Le commissaire invita ses deux collaborateurs à s’asseoir. Il resta un long moment silencieux, regardant l’un, puis l’autre. Il ne se souvenait déjà plus pourquoi il avait demandé à les voir.

Il pensait.

Il n’était pas fier de cette demi-journée. Il n’était pas
fier de lui.

Il pensait à ce sympathique restaurateur, arrêté sans raison et qui ne semblait pas lui en vouloir.

Il pensait à Youssouf et à Valérie qui s’aiment malgré leurs différences de culture. Il avait devant lui celle qui avait molesté la jeune femme, alors qu’elle ne l’avait pas menacée.

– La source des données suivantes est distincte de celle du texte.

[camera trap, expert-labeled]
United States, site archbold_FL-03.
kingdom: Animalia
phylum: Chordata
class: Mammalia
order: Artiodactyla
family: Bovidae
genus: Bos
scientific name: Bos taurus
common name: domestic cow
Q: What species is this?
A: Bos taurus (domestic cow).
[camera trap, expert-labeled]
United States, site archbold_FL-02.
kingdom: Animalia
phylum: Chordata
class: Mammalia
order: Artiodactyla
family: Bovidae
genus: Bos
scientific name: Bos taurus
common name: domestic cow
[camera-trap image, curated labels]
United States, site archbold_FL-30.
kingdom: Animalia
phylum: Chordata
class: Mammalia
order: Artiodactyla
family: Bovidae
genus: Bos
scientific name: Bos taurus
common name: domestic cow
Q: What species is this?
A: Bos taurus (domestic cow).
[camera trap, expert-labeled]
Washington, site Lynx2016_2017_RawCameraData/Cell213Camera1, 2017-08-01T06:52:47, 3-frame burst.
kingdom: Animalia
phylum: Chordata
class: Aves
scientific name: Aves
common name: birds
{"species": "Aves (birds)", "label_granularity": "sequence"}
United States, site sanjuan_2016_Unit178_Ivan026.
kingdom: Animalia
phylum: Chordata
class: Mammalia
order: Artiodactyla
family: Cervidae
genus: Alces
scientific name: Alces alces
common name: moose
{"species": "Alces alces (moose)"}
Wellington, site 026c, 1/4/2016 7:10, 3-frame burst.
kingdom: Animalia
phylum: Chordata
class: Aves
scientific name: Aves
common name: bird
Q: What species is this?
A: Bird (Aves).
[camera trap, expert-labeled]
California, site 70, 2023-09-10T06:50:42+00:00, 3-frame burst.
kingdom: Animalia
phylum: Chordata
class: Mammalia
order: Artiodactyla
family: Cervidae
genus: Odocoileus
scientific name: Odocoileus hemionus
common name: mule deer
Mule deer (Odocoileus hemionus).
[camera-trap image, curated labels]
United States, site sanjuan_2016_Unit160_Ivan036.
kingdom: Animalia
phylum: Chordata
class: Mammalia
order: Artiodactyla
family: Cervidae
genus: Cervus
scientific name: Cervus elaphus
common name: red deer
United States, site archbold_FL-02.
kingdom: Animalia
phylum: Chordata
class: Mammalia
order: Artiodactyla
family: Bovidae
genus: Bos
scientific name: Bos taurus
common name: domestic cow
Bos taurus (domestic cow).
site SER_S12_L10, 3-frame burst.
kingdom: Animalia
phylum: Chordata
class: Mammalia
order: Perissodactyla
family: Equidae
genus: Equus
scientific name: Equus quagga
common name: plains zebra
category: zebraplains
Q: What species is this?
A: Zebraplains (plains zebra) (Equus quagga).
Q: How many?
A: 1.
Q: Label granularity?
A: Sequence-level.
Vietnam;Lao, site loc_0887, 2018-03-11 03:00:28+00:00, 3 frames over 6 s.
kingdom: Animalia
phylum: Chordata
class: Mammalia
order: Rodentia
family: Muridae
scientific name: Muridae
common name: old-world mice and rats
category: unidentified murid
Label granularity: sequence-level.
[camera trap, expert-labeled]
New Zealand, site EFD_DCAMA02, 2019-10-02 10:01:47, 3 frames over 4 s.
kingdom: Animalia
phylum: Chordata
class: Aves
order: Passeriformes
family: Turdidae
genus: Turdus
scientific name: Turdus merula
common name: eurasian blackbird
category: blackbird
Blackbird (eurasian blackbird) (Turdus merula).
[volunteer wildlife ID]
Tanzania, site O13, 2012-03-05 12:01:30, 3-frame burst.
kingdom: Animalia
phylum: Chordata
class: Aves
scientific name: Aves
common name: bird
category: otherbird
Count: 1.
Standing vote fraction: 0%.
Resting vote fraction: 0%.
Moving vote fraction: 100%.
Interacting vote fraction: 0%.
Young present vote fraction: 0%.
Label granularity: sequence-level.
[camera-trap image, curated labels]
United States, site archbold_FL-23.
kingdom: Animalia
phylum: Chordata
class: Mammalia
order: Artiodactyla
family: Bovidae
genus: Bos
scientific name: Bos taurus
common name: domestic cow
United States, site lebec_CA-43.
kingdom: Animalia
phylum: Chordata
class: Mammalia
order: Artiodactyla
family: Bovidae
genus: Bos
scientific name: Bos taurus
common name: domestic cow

Il pensait surtout à Moussa, ce petit garçon terrorisé, arrêté sous les yeux de ses camarades de classe.

Aucun de ces gens n’est un malfaiteur, et pourtant…

Il s’interrogeait sur sa longue carrière, sur l’océan qui séparait celle dont il rêvait en entrant à l’école de police et celle qu’il avait vécue. Il remettait en question la notion du bien et du mal, du juste et de l’injuste, qu’on lui avait inculquée et à laquelle il avait adhéré sans réserve.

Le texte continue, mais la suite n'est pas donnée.